By Stephen A Russell - 07 Mar 2015

When co-owners Miranda Campbell and chef Morgan McGlone threw open the doors of Gertrude Street’s Nashville-style funky chook shack Belle’s Hot Chicken last year, they had no fears about folks shooting the breeze with their spicy wings. What they didn’t necessarily expect was that the natural wine list would prove just as popular, if not more so, than the whiskey.

‘We always knew the chicken would do well, but we really didn’t think wine sales would reach the levels they did and that the natural wine community would embrace us as much as they have,’ Campbell says.

Flash fry forwards and next month the Belle’s crew will open Bar Clarine in the slender space next door that’s always been part of their lease but has, until now, played host to a fair few pop-us. The new venue will take a very different tack from what Campbell describes as Belle’s, ‘raucous goodtime girl, ’ showcasing a European-influenced menu and an expanded wine list of around 40-50 varietals.

‘We’re pitching it as twin sisters who have gone very different paths,’ Campbell says. ‘Bar Clarine is sweet, small and very sophisticated. We’ve done a complete U-turn, from Nashville-style friend chicken to fresher, lighter food that’s more sympathetic to the wine list. We’ve given Morgan the opportunity to cook the food he originally trained in.’

Bar Clarine’s locally sourced and seasonal menu will include house-made pickles and terrines sold by the inch, as well as offering their own cheeses and other charcuterie nibbles. There will also be freshly shucked oysters and a big focus on raw and fresh vegetables. ‘We really wanna engage with the best our state has to offer and showcase that,’ Campbell adds.

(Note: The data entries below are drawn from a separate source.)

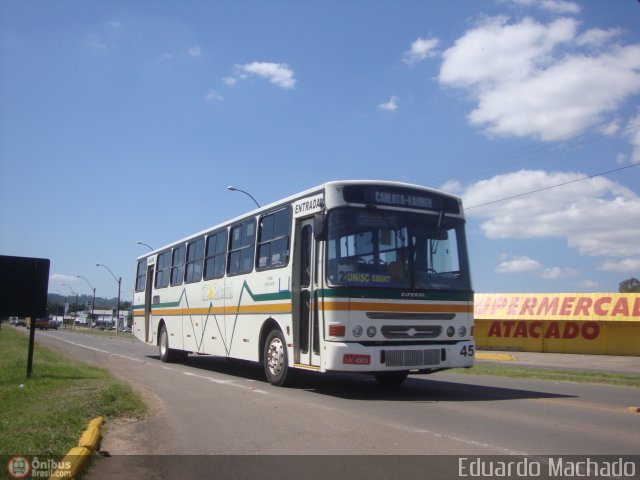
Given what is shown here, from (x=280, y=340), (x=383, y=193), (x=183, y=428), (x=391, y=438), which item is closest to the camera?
(x=391, y=438)

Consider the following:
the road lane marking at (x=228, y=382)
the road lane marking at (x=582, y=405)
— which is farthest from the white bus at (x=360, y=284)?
the road lane marking at (x=582, y=405)

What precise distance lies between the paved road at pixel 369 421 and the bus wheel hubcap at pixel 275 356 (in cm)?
47

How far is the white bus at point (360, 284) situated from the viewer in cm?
1014

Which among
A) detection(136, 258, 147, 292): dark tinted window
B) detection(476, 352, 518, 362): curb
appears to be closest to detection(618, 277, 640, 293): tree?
detection(476, 352, 518, 362): curb

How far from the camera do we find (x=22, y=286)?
13.4 metres

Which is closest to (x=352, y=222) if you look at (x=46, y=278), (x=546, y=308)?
(x=46, y=278)

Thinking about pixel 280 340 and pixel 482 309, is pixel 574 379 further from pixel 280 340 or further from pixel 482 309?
pixel 482 309

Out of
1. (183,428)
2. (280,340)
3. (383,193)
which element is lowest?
(183,428)

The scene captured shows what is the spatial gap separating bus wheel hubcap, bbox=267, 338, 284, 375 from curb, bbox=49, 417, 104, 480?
513 cm

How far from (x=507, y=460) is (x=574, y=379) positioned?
1081cm

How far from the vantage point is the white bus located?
10.1 metres

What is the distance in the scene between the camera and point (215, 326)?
15.5 m

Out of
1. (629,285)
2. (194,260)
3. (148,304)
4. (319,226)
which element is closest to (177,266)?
(194,260)

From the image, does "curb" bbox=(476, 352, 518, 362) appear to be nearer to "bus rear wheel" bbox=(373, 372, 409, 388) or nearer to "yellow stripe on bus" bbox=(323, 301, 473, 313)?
"bus rear wheel" bbox=(373, 372, 409, 388)
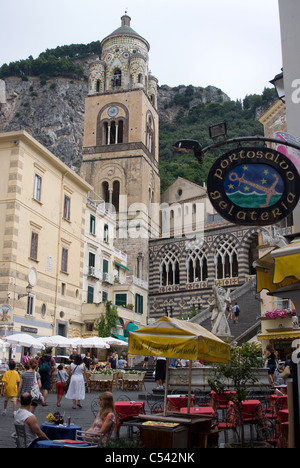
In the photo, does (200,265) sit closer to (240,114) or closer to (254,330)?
(254,330)

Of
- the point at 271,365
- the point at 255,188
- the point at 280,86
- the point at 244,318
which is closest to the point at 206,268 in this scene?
the point at 244,318

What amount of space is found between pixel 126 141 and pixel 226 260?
14.9 meters

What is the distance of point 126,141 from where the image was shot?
156 feet

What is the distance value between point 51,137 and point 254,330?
213ft

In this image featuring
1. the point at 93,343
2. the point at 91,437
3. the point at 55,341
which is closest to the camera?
the point at 91,437

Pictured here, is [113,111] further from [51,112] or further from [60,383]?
[51,112]

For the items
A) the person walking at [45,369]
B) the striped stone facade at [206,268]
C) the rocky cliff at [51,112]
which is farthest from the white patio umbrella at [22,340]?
the rocky cliff at [51,112]

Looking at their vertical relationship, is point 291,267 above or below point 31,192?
below

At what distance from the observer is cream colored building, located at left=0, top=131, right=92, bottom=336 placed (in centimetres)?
2319

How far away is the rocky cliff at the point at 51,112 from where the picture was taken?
8281 centimetres

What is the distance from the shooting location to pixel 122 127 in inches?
1945

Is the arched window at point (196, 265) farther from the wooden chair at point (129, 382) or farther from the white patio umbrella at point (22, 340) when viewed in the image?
the white patio umbrella at point (22, 340)

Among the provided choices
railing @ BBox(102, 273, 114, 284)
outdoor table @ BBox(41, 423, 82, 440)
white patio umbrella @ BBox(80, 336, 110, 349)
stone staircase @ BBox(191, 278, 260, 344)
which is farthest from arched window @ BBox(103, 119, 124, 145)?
outdoor table @ BBox(41, 423, 82, 440)

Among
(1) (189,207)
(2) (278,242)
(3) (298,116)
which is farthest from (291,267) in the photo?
(1) (189,207)
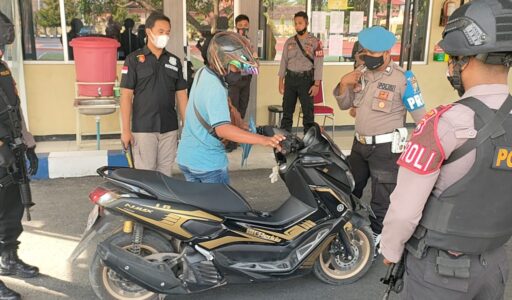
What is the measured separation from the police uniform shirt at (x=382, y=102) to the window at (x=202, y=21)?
3.75 m

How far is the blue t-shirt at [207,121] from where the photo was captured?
2.97 metres

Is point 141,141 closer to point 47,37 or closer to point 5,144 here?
point 5,144

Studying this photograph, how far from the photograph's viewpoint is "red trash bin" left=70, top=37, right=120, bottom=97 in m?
5.80

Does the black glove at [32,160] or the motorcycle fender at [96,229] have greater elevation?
the black glove at [32,160]

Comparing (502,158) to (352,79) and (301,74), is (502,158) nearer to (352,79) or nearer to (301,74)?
(352,79)

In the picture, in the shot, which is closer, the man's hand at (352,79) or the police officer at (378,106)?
the police officer at (378,106)

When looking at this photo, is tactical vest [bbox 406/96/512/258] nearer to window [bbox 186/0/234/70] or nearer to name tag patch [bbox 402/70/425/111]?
name tag patch [bbox 402/70/425/111]

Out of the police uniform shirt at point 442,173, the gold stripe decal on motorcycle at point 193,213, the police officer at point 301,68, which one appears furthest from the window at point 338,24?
the police uniform shirt at point 442,173

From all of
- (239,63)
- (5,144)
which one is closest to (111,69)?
(5,144)

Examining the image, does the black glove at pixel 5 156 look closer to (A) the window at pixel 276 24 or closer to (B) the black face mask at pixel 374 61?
Result: (B) the black face mask at pixel 374 61

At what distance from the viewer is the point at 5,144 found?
311cm

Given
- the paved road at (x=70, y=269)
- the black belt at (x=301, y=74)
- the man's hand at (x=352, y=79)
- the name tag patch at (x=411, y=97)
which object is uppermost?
the man's hand at (x=352, y=79)

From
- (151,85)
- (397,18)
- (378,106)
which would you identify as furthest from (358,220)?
(397,18)

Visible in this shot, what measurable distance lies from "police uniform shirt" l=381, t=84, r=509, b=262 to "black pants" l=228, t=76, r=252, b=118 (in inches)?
200
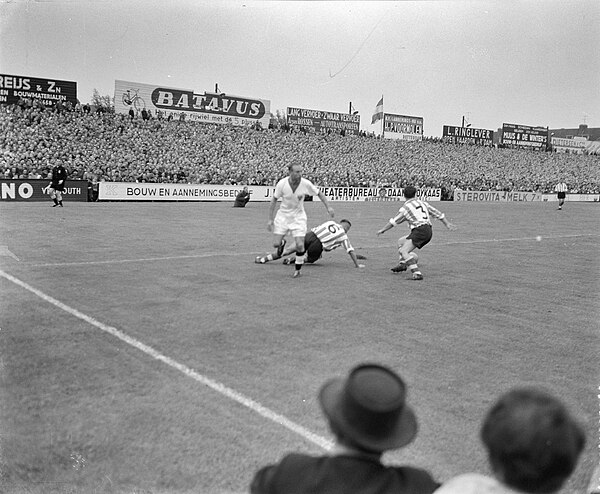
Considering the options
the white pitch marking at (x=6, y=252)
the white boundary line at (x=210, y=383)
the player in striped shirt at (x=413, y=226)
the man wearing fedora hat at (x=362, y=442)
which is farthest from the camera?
the white pitch marking at (x=6, y=252)

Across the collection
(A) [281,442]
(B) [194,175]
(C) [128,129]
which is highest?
(C) [128,129]

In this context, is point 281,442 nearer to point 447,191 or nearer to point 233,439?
point 233,439

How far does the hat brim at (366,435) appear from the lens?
6.36 ft

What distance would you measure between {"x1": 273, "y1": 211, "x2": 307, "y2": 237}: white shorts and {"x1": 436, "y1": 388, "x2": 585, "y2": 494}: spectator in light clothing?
31.5ft

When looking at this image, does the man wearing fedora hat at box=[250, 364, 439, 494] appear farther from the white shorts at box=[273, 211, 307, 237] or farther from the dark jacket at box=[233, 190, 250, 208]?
the dark jacket at box=[233, 190, 250, 208]

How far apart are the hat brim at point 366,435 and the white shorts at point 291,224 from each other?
930cm

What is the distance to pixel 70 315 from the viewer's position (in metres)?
7.27

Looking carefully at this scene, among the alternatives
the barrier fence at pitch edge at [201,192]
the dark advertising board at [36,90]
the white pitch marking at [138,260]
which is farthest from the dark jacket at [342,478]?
the dark advertising board at [36,90]

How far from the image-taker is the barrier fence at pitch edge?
1258 inches

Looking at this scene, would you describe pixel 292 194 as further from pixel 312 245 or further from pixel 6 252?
pixel 6 252

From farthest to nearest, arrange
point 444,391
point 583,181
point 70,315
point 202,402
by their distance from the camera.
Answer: point 583,181 → point 70,315 → point 444,391 → point 202,402

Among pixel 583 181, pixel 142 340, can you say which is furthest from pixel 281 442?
pixel 583 181

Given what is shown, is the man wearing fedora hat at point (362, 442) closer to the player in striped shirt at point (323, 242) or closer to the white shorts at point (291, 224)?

Always ready to embrace new ideas, Campbell has been impressed by Melbourne diners’ willingness to get on board with the wines, which involve as little chemical intervention as possible. ‘There’s a real ethos and thought-process behind it, an intimacy with the grapes, the land and with the producer. We feel the differences between that and conventional wines are worlds apart. Not that it’s a competition, but we really believe in the producers and what they do and have an enormous respect for the way they craft their wines.’

Campbell is hesitant to claim any glory for pushing the industry to the forefront through Belle’s Hot Chicken. ‘I think it was a timing thing; we really just caught the crest of the wave, putting it into a format that was really approachable as well. I don’t think anyone could be intimidated by our Belle’s menu. People can access those wines in a really fun environment.’

Moving up the road from Andrew McConnell’s Moon Under Water, George McCulloch will be front of house at Bar Clarine, with Peter Jo assisting on expanding on the good work achieved crafting Belle’s wine list. ‘I’ve really got to commend him for really developing an easy and accessible language around the wines so that, above all, it’s enjoyable,’ Campbell says. ‘We’re often dealing with quite limited amounts because of the nature of the wine. There are endless wines out there to try, and that’s George’s job.’

Sporting a clean, Scandinavian look that makes the most of 150-year-old exposed bluestone walls as well as the obligatory bright white and wooden finishes, Campbell adds, ‘we really want the colour to come from the plate and the wine.’

Bar Clarine is set to open on Gertrude Street in April.